Just before the Zune was released earlier this month, the news came out that the Big Monopoly behind the player was paying a fee to Universal Music for each unit sold. And it seems that Universal wants to do a similar extortion deal with Apple for the iPod.
Somewhere in the mix, the CEO of Universal said that the company would share half the money collected with their artists.
However, an article at The Register explains why the musicians will probably not see dime one. It all has to do with how they are treated by the big media companies now.
Record companies pay royalties on record sales, and licensing. Generally the royalty for sales of records is 10 to 15 per cent of the retail price, but it can be higher for established stars. Traditionally, the split on licensing is 50-50. Licensing applies to transactions for the use of musical recordings that do not involve sales, such as the use of masters in television and movies.
For digital music distribution, iTunes pays the labels approximately 70 cents.
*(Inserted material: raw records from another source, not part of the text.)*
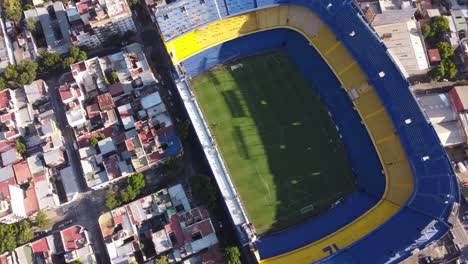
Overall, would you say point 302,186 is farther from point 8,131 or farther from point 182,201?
point 8,131

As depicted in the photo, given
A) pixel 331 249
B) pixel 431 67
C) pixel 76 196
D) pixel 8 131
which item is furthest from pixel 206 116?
pixel 431 67

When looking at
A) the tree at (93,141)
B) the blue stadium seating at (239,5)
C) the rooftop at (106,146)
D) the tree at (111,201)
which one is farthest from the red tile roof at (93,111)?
the blue stadium seating at (239,5)

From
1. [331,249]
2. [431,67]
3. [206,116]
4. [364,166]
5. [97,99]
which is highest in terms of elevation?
[97,99]

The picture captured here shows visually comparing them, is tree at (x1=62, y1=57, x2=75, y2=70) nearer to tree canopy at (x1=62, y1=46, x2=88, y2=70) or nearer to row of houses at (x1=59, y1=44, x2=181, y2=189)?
tree canopy at (x1=62, y1=46, x2=88, y2=70)

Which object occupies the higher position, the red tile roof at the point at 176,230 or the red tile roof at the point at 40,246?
the red tile roof at the point at 40,246

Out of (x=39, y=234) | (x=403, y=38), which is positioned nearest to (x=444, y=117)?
(x=403, y=38)

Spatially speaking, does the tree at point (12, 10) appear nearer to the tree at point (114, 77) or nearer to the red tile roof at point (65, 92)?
the red tile roof at point (65, 92)

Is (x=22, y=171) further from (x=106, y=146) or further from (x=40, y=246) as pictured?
(x=106, y=146)
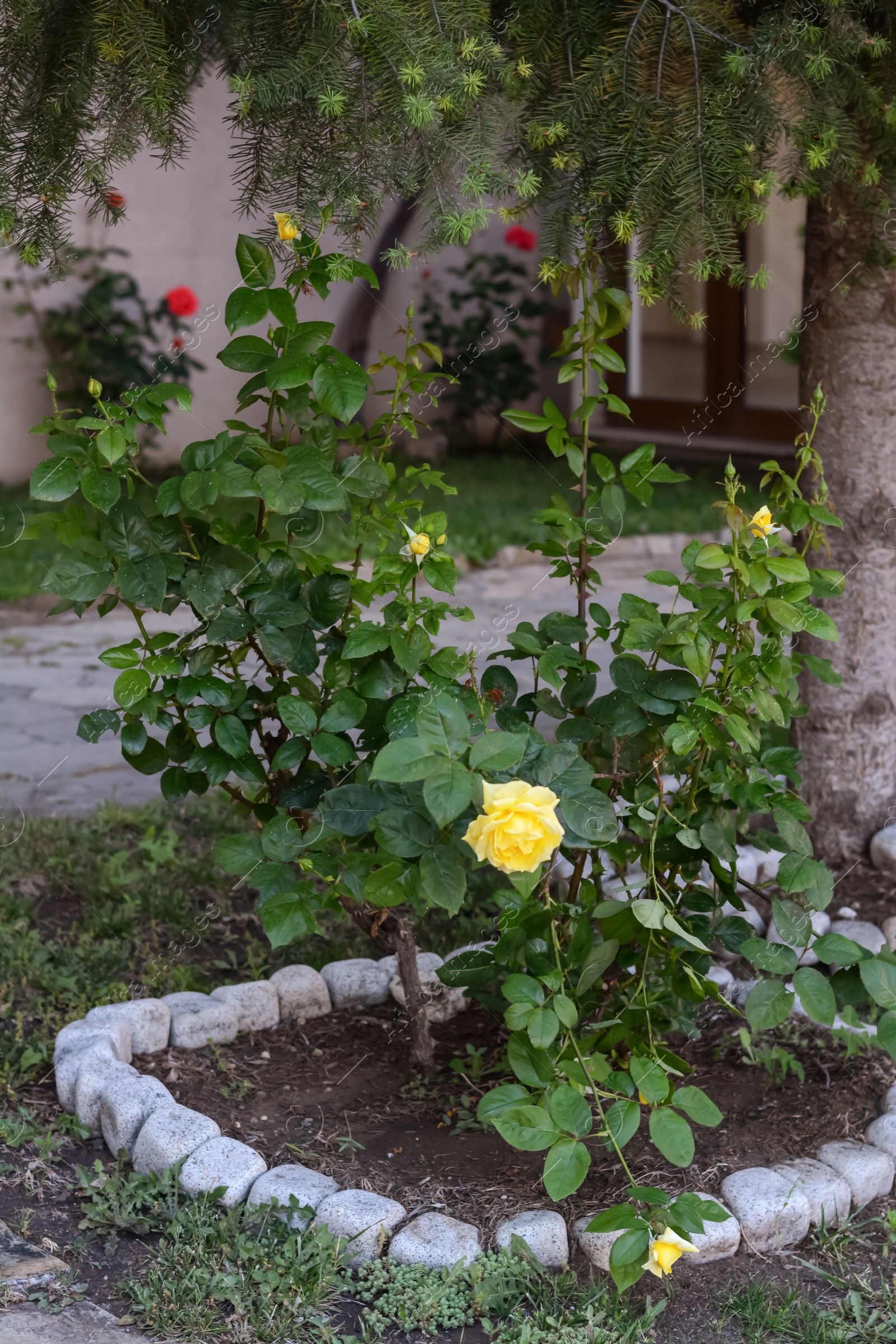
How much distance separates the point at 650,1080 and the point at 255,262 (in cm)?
138

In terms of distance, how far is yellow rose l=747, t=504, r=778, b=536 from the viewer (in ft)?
6.78

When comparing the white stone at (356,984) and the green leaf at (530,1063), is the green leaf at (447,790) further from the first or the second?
the white stone at (356,984)

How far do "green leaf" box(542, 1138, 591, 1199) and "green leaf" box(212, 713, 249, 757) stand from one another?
809 millimetres

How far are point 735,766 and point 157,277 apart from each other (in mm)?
7345

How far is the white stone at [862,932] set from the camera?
9.89 ft

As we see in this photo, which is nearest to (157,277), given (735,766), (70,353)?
(70,353)

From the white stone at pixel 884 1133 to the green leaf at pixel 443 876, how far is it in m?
1.03

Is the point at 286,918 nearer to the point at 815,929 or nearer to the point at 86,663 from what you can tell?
the point at 815,929

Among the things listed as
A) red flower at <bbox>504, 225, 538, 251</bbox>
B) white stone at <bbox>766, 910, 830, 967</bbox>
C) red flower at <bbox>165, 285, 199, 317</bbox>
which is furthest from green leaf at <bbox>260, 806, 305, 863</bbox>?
red flower at <bbox>504, 225, 538, 251</bbox>

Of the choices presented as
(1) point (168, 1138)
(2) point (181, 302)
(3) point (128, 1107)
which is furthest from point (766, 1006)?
(2) point (181, 302)

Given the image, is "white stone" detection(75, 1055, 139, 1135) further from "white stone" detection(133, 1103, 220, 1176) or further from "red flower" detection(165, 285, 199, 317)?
"red flower" detection(165, 285, 199, 317)

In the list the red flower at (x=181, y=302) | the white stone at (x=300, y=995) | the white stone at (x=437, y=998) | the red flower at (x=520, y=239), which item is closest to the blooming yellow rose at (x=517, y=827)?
the white stone at (x=437, y=998)

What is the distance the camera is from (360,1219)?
2.07 metres

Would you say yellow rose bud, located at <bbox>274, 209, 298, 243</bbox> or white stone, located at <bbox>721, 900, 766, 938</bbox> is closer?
yellow rose bud, located at <bbox>274, 209, 298, 243</bbox>
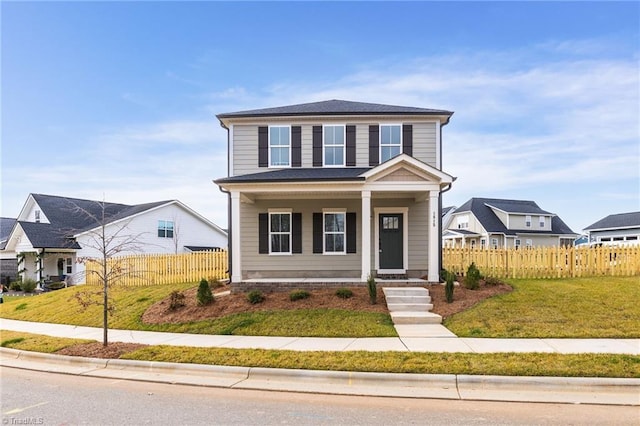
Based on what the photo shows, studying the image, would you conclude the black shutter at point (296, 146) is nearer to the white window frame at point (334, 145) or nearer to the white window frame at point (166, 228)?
the white window frame at point (334, 145)

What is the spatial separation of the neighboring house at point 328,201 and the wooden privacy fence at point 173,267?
287cm

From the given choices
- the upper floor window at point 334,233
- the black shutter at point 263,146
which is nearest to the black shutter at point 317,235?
the upper floor window at point 334,233

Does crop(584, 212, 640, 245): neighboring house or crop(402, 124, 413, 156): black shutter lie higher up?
crop(402, 124, 413, 156): black shutter

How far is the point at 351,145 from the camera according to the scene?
15930 mm

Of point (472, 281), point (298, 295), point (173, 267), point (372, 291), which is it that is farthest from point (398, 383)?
point (173, 267)

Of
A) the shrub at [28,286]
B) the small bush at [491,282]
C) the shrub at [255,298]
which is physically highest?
the small bush at [491,282]

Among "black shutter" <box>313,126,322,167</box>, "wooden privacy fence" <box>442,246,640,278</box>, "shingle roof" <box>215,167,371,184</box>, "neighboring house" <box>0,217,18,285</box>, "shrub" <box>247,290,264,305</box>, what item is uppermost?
"black shutter" <box>313,126,322,167</box>

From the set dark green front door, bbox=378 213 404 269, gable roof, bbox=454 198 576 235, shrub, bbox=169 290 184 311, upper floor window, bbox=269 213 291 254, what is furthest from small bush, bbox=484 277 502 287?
gable roof, bbox=454 198 576 235

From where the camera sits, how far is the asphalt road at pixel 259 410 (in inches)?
197

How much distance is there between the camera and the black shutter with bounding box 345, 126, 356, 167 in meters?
15.9

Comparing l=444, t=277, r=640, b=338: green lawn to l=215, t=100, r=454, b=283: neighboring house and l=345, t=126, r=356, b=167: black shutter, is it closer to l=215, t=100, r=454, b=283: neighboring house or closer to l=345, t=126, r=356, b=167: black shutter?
l=215, t=100, r=454, b=283: neighboring house

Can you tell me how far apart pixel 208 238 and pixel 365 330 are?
28656 mm

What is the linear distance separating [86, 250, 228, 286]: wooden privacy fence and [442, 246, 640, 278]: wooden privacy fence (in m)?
11.0

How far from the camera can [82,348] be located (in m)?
8.95
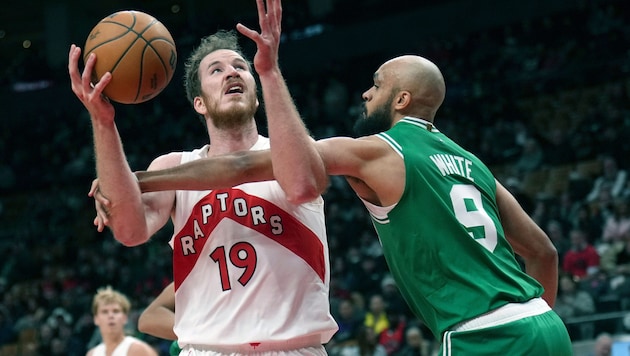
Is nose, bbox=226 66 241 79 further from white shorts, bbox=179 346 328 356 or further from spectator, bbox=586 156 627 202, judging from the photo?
spectator, bbox=586 156 627 202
Although you might think iTunes is a licensing-type deal – because unlike sales to traditional retailers such as Wal-Mart, the labels do not sell individual units to iTunes – they license the catalog. Yet the labels treat income from iTunes as sales. The significance of this is that instead of a fifty per cent spilt, they only pay artists the 10 to 15 per cent royalty. Plus they take standard deductions from this amount including packaging deductions of up to 35 per cent, even though iTunes does not sell packaging with downloads.
Keep all this in mind when big media executives whine about how bad their lot in life is.